:: TRY IT ::
Each record below is to be copied word for word, with pictures removed.

:: EXERCISE INPUTS ::
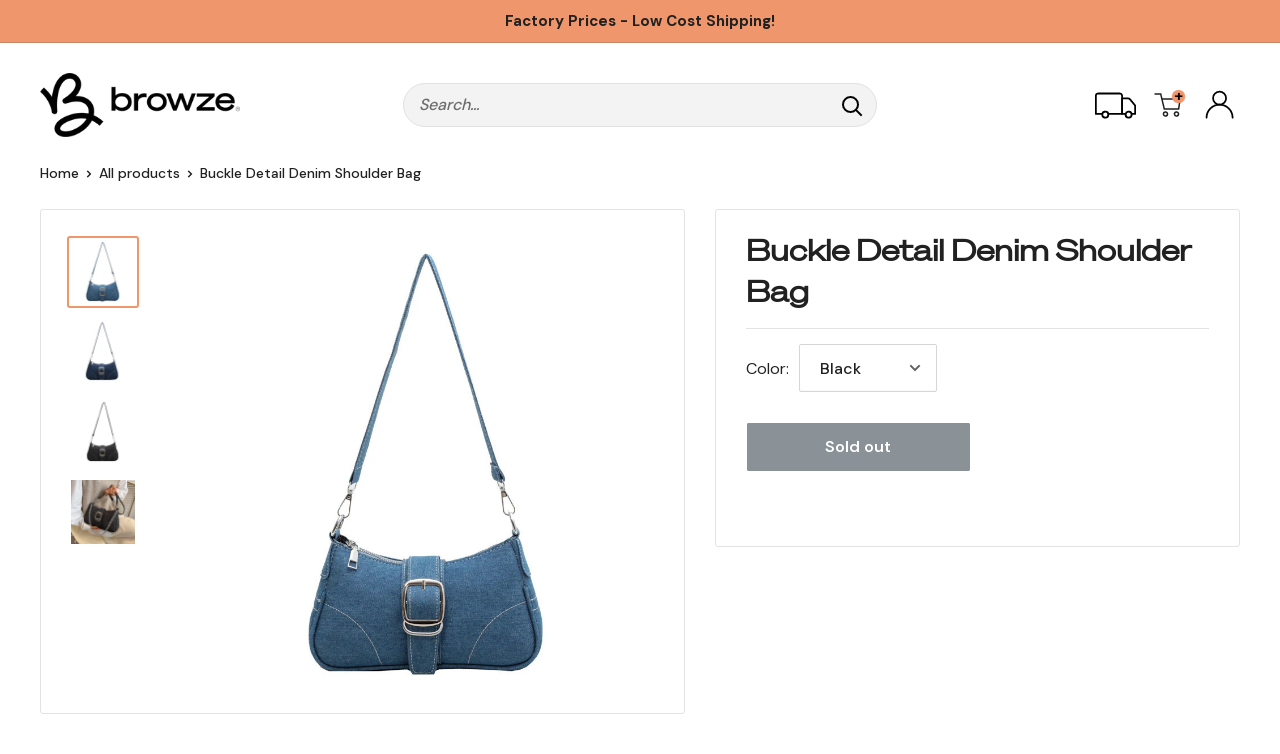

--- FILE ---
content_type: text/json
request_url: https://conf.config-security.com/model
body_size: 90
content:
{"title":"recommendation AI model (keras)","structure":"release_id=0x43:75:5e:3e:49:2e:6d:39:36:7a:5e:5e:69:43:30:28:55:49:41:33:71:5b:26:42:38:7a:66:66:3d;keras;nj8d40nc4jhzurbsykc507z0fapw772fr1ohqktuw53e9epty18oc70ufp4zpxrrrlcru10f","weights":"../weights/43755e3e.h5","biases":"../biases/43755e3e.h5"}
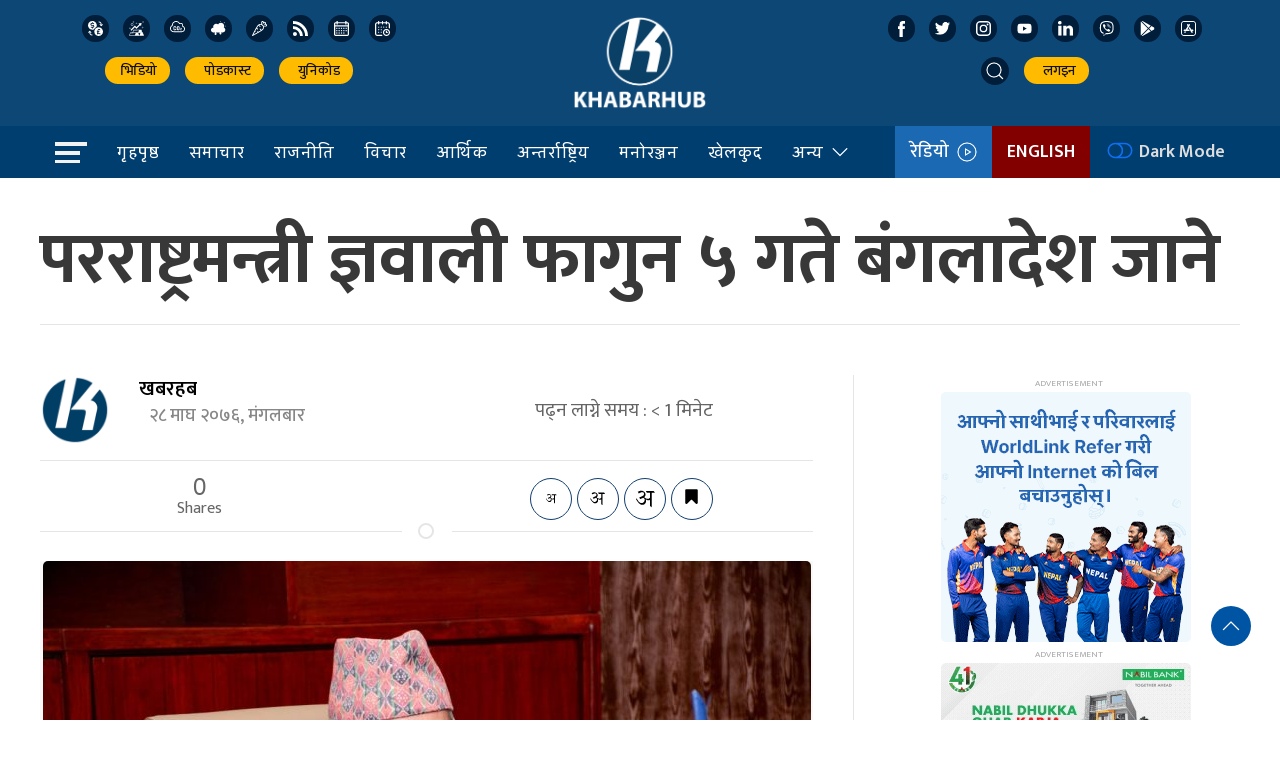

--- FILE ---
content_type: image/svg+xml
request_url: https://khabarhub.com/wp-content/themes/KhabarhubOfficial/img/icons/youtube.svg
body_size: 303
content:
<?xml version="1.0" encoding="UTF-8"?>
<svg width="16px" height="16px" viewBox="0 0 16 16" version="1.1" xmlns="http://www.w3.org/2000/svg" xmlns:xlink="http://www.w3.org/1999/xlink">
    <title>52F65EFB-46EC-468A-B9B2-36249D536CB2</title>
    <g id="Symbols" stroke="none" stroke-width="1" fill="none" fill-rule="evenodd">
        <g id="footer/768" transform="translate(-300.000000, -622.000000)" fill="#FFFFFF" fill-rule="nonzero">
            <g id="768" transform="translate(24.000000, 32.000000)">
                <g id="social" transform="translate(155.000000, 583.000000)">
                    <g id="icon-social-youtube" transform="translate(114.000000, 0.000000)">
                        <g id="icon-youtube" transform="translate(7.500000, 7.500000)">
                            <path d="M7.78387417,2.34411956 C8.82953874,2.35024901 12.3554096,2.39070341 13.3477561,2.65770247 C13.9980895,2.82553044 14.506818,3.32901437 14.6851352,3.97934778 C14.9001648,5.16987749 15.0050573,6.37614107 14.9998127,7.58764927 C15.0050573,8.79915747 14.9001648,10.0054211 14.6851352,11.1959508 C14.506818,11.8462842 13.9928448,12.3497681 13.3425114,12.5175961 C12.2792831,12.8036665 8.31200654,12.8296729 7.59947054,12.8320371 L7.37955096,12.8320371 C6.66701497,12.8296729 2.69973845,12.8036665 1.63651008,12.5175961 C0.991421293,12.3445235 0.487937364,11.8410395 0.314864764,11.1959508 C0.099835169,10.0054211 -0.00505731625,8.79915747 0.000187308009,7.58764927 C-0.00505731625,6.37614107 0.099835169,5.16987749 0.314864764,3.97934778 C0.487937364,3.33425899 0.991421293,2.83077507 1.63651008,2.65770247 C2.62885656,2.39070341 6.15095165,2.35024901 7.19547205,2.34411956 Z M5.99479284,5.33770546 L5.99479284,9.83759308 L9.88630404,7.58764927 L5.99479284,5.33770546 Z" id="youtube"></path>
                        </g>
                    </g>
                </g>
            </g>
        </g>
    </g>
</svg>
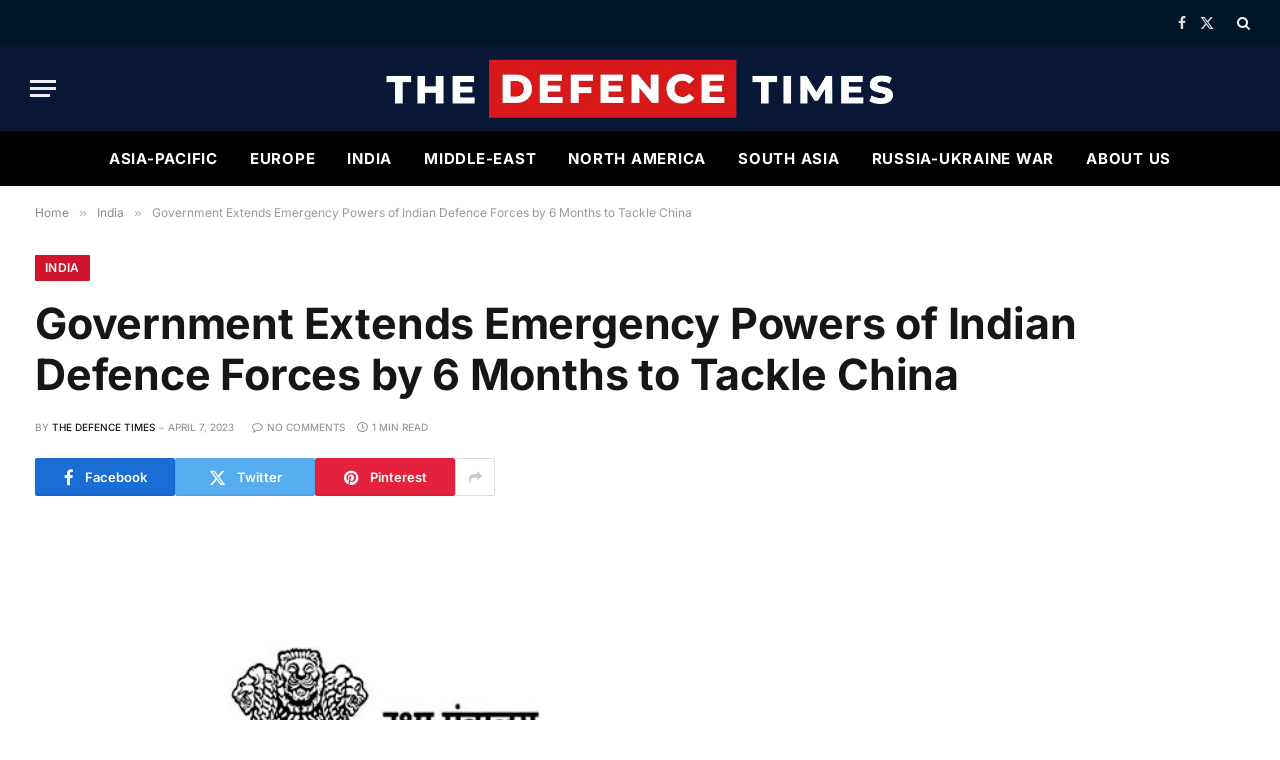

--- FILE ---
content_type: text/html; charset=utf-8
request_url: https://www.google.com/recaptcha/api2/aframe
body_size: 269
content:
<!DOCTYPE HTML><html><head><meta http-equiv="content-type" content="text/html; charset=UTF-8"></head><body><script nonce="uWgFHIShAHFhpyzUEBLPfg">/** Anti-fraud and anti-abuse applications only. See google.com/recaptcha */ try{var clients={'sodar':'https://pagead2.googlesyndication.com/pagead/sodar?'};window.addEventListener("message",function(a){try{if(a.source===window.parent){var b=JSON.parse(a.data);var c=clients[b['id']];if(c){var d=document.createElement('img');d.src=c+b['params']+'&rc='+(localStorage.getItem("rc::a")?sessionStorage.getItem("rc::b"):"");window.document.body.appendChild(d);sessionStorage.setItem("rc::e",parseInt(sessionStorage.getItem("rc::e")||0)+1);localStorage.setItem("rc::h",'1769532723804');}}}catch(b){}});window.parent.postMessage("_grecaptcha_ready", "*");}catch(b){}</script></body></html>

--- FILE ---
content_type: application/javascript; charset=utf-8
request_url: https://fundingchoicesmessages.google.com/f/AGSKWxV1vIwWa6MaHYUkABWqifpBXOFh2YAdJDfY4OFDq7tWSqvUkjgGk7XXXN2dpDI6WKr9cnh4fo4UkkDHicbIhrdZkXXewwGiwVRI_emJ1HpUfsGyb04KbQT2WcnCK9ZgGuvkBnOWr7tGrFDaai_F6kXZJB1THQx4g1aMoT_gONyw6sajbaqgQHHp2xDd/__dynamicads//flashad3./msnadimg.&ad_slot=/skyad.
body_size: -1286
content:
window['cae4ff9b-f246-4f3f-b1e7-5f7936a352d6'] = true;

:: EXERCISE OUTPUT ::
--- FILE ---
content_type: text/json
request_url: https://conf.config-security.com/model
body_size: 90
content:
{"title":"recommendation AI model (keras)","structure":"release_id=0x43:75:5e:3e:49:2e:6d:39:36:7a:5e:5e:69:43:30:28:55:49:41:33:71:5b:26:42:38:7a:66:66:3d;keras;nj8d40nc4jhzurbsykc507z0fapw772fr1ohqktuw53e9epty18oc70ufp4zpxrrrlcru10f","weights":"../weights/43755e3e.h5","biases":"../biases/43755e3e.h5"}

--- FILE ---
content_type: image/svg+xml
request_url: https://khabarhub.com/wp-content/themes/KhabarhubOfficial/img/icons/youtube.svg
body_size: 303
content:
<?xml version="1.0" encoding="UTF-8"?>
<svg width="16px" height="16px" viewBox="0 0 16 16" version="1.1" xmlns="http://www.w3.org/2000/svg" xmlns:xlink="http://www.w3.org/1999/xlink">
    <title>52F65EFB-46EC-468A-B9B2-36249D536CB2</title>
    <g id="Symbols" stroke="none" stroke-width="1" fill="none" fill-rule="evenodd">
        <g id="footer/768" transform="translate(-300.000000, -622.000000)" fill="#FFFFFF" fill-rule="nonzero">
            <g id="768" transform="translate(24.000000, 32.000000)">
                <g id="social" transform="translate(155.000000, 583.000000)">
                    <g id="icon-social-youtube" transform="translate(114.000000, 0.000000)">
                        <g id="icon-youtube" transform="translate(7.500000, 7.500000)">
                            <path d="M7.78387417,2.34411956 C8.82953874,2.35024901 12.3554096,2.39070341 13.3477561,2.65770247 C13.9980895,2.82553044 14.506818,3.32901437 14.6851352,3.97934778 C14.9001648,5.16987749 15.0050573,6.37614107 14.9998127,7.58764927 C15.0050573,8.79915747 14.9001648,10.0054211 14.6851352,11.1959508 C14.506818,11.8462842 13.9928448,12.3497681 13.3425114,12.5175961 C12.2792831,12.8036665 8.31200654,12.8296729 7.59947054,12.8320371 L7.37955096,12.8320371 C6.66701497,12.8296729 2.69973845,12.8036665 1.63651008,12.5175961 C0.991421293,12.3445235 0.487937364,11.8410395 0.314864764,11.1959508 C0.099835169,10.0054211 -0.00505731625,8.79915747 0.000187308009,7.58764927 C-0.00505731625,6.37614107 0.099835169,5.16987749 0.314864764,3.97934778 C0.487937364,3.33425899 0.991421293,2.83077507 1.63651008,2.65770247 C2.62885656,2.39070341 6.15095165,2.35024901 7.19547205,2.34411956 Z M5.99479284,5.33770546 L5.99479284,9.83759308 L9.88630404,7.58764927 L5.99479284,5.33770546 Z" id="youtube"></path>
                        </g>
                    </g>
                </g>
            </g>
        </g>
    </g>
</svg>

--- FILE ---
content_type: text/html; charset=utf-8
request_url: https://www.google.com/recaptcha/api2/aframe
body_size: 269
content:
<!DOCTYPE HTML><html><head><meta http-equiv="content-type" content="text/html; charset=UTF-8"></head><body><script nonce="uWgFHIShAHFhpyzUEBLPfg">/** Anti-fraud and anti-abuse applications only. See google.com/recaptcha */ try{var clients={'sodar':'https://pagead2.googlesyndication.com/pagead/sodar?'};window.addEventListener("message",function(a){try{if(a.source===window.parent){var b=JSON.parse(a.data);var c=clients[b['id']];if(c){var d=document.createElement('img');d.src=c+b['params']+'&rc='+(localStorage.getItem("rc::a")?sessionStorage.getItem("rc::b"):"");window.document.body.appendChild(d);sessionStorage.setItem("rc::e",parseInt(sessionStorage.getItem("rc::e")||0)+1);localStorage.setItem("rc::h",'1769532723804');}}}catch(b){}});window.parent.postMessage("_grecaptcha_ready", "*");}catch(b){}</script></body></html>

--- FILE ---
content_type: application/javascript; charset=utf-8
request_url: https://fundingchoicesmessages.google.com/f/AGSKWxV1vIwWa6MaHYUkABWqifpBXOFh2YAdJDfY4OFDq7tWSqvUkjgGk7XXXN2dpDI6WKr9cnh4fo4UkkDHicbIhrdZkXXewwGiwVRI_emJ1HpUfsGyb04KbQT2WcnCK9ZgGuvkBnOWr7tGrFDaai_F6kXZJB1THQx4g1aMoT_gONyw6sajbaqgQHHp2xDd/__dynamicads//flashad3./msnadimg.&ad_slot=/skyad.
body_size: -1286
content:
window['cae4ff9b-f246-4f3f-b1e7-5f7936a352d6'] = true;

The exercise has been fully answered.